## Given data

★ ★ ★

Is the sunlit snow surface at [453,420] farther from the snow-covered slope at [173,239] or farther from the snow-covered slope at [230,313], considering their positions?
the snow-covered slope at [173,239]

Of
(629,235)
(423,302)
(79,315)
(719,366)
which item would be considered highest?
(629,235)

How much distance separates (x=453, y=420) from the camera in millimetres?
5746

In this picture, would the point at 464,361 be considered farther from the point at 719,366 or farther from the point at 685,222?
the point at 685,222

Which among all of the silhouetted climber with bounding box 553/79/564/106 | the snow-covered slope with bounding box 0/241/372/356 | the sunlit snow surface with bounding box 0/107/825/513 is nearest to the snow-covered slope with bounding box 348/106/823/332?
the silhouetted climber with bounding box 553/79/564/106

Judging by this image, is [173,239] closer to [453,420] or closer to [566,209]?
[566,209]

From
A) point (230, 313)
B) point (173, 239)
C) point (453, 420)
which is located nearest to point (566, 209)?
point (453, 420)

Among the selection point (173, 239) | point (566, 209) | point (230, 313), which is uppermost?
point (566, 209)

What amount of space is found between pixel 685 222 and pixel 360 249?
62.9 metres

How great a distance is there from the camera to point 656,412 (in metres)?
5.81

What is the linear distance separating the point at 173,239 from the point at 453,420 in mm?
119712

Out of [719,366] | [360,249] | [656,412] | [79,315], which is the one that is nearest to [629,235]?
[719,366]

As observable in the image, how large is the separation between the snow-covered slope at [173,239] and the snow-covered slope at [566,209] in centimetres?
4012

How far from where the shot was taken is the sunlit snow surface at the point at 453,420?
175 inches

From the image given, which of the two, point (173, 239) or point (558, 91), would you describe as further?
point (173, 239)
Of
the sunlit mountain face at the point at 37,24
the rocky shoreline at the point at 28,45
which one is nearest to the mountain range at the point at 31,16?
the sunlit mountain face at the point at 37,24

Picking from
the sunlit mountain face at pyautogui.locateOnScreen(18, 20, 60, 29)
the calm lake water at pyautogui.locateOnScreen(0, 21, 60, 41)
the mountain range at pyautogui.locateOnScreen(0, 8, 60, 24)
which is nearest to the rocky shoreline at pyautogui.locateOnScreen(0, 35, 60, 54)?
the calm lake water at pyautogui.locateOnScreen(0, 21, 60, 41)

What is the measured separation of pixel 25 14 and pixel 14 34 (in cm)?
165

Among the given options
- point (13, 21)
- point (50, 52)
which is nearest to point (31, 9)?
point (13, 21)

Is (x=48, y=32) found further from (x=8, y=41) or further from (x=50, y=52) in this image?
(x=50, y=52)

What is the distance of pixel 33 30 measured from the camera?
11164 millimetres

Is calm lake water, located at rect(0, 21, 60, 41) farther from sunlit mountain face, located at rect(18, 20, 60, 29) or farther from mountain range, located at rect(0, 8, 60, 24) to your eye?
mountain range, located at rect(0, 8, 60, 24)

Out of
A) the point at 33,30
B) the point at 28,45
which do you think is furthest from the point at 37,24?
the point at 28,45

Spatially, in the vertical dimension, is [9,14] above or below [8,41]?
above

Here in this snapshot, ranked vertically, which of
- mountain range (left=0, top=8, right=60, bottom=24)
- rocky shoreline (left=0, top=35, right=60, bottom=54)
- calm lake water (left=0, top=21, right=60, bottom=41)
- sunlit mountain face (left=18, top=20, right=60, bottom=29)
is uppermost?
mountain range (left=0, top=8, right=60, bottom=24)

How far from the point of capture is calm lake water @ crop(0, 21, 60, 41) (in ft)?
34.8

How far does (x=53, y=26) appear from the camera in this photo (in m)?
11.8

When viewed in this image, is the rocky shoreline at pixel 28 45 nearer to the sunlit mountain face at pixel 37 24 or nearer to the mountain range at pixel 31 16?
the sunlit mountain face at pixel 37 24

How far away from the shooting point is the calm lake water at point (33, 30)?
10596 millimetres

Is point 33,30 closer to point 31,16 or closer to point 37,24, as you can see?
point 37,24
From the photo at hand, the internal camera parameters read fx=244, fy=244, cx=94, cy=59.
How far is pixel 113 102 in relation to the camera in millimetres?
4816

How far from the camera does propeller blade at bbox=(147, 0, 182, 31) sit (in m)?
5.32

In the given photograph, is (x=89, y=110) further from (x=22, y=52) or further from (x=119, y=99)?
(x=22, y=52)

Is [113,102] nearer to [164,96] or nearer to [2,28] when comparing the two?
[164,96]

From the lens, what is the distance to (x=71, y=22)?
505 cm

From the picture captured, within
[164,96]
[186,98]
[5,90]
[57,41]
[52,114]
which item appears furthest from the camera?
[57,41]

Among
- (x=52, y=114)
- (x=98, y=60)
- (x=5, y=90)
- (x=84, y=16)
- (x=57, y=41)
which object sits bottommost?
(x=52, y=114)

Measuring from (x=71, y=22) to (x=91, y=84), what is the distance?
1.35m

★ ★ ★

## Exercise goal
Output the listing above word for word.

## Output of the exercise
Is the sunlit snow surface at [453,420] farther from the snow-covered slope at [173,239] or farther from the snow-covered slope at [230,313], considering their positions?
the snow-covered slope at [173,239]

Of
(629,235)
(423,302)
(79,315)
(719,366)
which item would be considered highest?
(629,235)

How much distance separates (x=453, y=420) from the camera in millimetres?
5746

In this picture, would the point at 464,361 be considered farther from the point at 719,366 or farther from the point at 685,222?
the point at 685,222

Which among all of the silhouetted climber with bounding box 553/79/564/106 | the snow-covered slope with bounding box 0/241/372/356 | the sunlit snow surface with bounding box 0/107/825/513 is nearest to the snow-covered slope with bounding box 348/106/823/332?
the silhouetted climber with bounding box 553/79/564/106

Judging by this image, is [173,239] closer to [453,420] or closer to [566,209]?
[566,209]

From
A) point (230, 313)
B) point (173, 239)
C) point (453, 420)
which is located nearest to point (566, 209)?
point (453, 420)

Among the selection point (173, 239) | point (566, 209) | point (230, 313), which is uppermost?
point (566, 209)

What amount of space is found between pixel 685 222 and pixel 360 249?
62.9 metres

How great a distance is there from the camera to point 656,412 (in metres)?
5.81

What is the linear distance separating the point at 173,239 from the point at 453,420 in mm?
119712

Out of [719,366] | [360,249] | [656,412] | [79,315], which is the one that is nearest to [629,235]?
[719,366]

As observable in the image, how large is the separation between the snow-covered slope at [173,239] and the snow-covered slope at [566,209] in centimetres?
4012

How far from where the shot was taken is the sunlit snow surface at the point at 453,420?
175 inches

From the image given, which of the two, point (173, 239) or point (558, 91), would you describe as further?
point (173, 239)
Of
the sunlit mountain face at the point at 37,24
the rocky shoreline at the point at 28,45
which one is nearest to the mountain range at the point at 31,16?
the sunlit mountain face at the point at 37,24

Picking from
the sunlit mountain face at pyautogui.locateOnScreen(18, 20, 60, 29)
the calm lake water at pyautogui.locateOnScreen(0, 21, 60, 41)
the mountain range at pyautogui.locateOnScreen(0, 8, 60, 24)
which is nearest to the rocky shoreline at pyautogui.locateOnScreen(0, 35, 60, 54)?
the calm lake water at pyautogui.locateOnScreen(0, 21, 60, 41)

What is the measured separation of pixel 25 14 and pixel 14 34 (in cm)?
165

Among the given options
- point (13, 21)
- point (50, 52)
which is nearest to point (31, 9)?
point (13, 21)

Is (x=48, y=32) found further from (x=8, y=41) or further from (x=50, y=52) in this image?
(x=50, y=52)

What is the distance of pixel 33 30 measured from the camera?
11164 millimetres

Is calm lake water, located at rect(0, 21, 60, 41) farther from sunlit mountain face, located at rect(18, 20, 60, 29) or farther from mountain range, located at rect(0, 8, 60, 24) to your eye?
mountain range, located at rect(0, 8, 60, 24)

Out of
A) the point at 33,30
B) the point at 28,45
which do you think is furthest from the point at 37,24?
the point at 28,45

Spatially, in the vertical dimension, is [9,14] above or below [8,41]?
above

Here in this snapshot, ranked vertically, which of
- mountain range (left=0, top=8, right=60, bottom=24)
- rocky shoreline (left=0, top=35, right=60, bottom=54)
- calm lake water (left=0, top=21, right=60, bottom=41)
- sunlit mountain face (left=18, top=20, right=60, bottom=29)
is uppermost?
mountain range (left=0, top=8, right=60, bottom=24)

How far from the point of capture is calm lake water @ crop(0, 21, 60, 41) (in ft)?
34.8

How far does (x=53, y=26) appear from the camera in this photo (in m)?
11.8

When viewed in this image, is the rocky shoreline at pixel 28 45 nearer to the sunlit mountain face at pixel 37 24 or nearer to the mountain range at pixel 31 16?
the sunlit mountain face at pixel 37 24

How far away from the shooting point is the calm lake water at point (33, 30)?
10596 millimetres

Is point 33,30 closer to point 31,16 or closer to point 37,24, as you can see?
point 37,24
From the photo at hand, the internal camera parameters read fx=244, fy=244, cx=94, cy=59.
How far is pixel 113 102 in relation to the camera in millimetres?
4816

How far from the camera does propeller blade at bbox=(147, 0, 182, 31) sit (in m)?
5.32

In the given photograph, is (x=89, y=110) further from (x=22, y=52) or further from (x=119, y=99)?
(x=22, y=52)

Is [113,102] nearer to [164,96] or nearer to [2,28] when comparing the two?
[164,96]

From the lens, what is the distance to (x=71, y=22)?
505 cm

From the picture captured, within
[164,96]
[186,98]
[5,90]
[57,41]
[52,114]
which item appears furthest from the camera?
[57,41]

Among
- (x=52, y=114)
- (x=98, y=60)
- (x=5, y=90)
- (x=84, y=16)
- (x=57, y=41)
which object sits bottommost?
(x=52, y=114)

Measuring from (x=71, y=22) to (x=91, y=84), what is the distance?
1.35m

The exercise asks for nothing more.